Trey Haverty

Current position
- Title: Head coach
- Team: Trinity Christian Academy

Biographical details
- Born: August 21, 1981 (age 44) Richardson, Texas, U.S.

Playing career
- 2000–2004: Texas Tech
- Position(s): Wide receiver

Coaching career (HC unless noted)
- 2005: Midlothian HS (TX)
- 2006: Cisco College (WR)
- 2007–2009: TCU (GA)
- 2010: Millsaps (DC)
- 2011: TCU (S)
- 2012: TCU (WR)
- 2013–2014: Texas Tech (S)
- 2015: Texas Tech (OLB)
- 2016: Lamar (DC)
- 2017: Texas (DQC)
- 2018–2021: SMU (S)
- 2024: Parish Episcopal School (AHC)
- 2025–present: Trinity Christian Academy (TX)

Accomplishments and honors

Awards
- Third-team All-American (2004);

= Trey Haverty =

American gridiron football player and coach (born 1981)
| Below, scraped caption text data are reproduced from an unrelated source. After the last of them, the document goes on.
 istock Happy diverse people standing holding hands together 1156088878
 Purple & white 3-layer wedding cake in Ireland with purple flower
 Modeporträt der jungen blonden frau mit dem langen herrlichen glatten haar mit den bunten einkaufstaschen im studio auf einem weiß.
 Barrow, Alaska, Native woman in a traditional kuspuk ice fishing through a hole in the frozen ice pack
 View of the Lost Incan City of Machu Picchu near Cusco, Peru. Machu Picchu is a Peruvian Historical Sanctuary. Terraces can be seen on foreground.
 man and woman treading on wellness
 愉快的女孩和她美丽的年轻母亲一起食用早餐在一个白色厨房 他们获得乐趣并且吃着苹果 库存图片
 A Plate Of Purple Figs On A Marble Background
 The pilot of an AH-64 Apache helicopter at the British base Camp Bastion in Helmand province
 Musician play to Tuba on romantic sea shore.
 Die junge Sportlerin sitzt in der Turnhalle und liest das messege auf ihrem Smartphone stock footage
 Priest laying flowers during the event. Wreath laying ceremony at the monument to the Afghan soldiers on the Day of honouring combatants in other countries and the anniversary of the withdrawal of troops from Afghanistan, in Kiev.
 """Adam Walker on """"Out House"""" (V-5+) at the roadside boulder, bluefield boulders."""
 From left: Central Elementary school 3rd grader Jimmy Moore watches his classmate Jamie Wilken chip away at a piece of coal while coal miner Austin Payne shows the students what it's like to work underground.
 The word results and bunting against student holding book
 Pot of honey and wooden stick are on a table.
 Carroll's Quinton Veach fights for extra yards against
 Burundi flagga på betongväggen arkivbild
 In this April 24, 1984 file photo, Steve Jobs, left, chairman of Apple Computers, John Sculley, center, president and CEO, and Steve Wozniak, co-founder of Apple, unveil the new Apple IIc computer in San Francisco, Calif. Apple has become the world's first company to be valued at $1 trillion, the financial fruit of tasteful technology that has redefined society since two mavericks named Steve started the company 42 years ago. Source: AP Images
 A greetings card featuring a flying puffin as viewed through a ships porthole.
Trey Haverty (born August 21, 1981) is an American football coach and former player. He is currently the head coach at Trinity Christian Academy in Addison, Texas. He previously served as the defensive coordinator at Lamar University and the safeties coach at Southern Methodist University. Haverty played college football as a wide receiver at Texas Tech University.

==Early life==
Haverty was born August 21, 1981, in Richardson, Texas to Leighton Haverty and E.R. (Bo) Campbell. His father played football at the college level for LSU. Haverty attended Berkner High School in his home town and was a three-time All-District and All-Area selection. As a junior, he was second statewide in receiving yards.

==College career==
Haverty played wide receiver for Texas Tech from 2000 to 2004. He was named Second-Team Academic All-Big 12 for the 2003 season. In his senior season in 2004, Haverty was named Second-Team All-American by Sports Illustrated and Third-Team by the Associated Press. Additionally, he led the Big 12 Conference in receptions and was second in receiving yards.

==Coaching career==
Haverty began his coaching career at Midlothian High School before coaching wide receivers at Cisco College in 2006. He then served several years as a graduate assistant at TCU before spending the 2010 season as the defensive coordinator for Millsaps. In 2011, he returned to TCU to accept the safeties coach position left vacant by Chad Glasgow who had become the defensive coordinator for Texas Tech. Following the 2011 season and Glasgow's return to TCU, Haverty was moved to the wide receivers coaching position.

On December 30, 2012, it was announced that Haverty had accepted a coaching position at his alma mater Texas Tech under head coach Kliff Kingsbury. Haverty was a player at Texas Tech while Kingsbury was the team's starting quarterback.

Haverty was named as Texas Tech's safeties coach for the 2013 season and coached the position for two years. His coaching position was changed to outside linebackers for the 2015 season before being fired in December.

On January 26, 2016, Haverty was named defensive coordinator for the Lamar Cardinals. He replaces Craig McGallion who announced his retirement in November, 2015.

On March 9, 2025, Haverty was named the head coach at Trinity Christian Academy in Addison, Texas.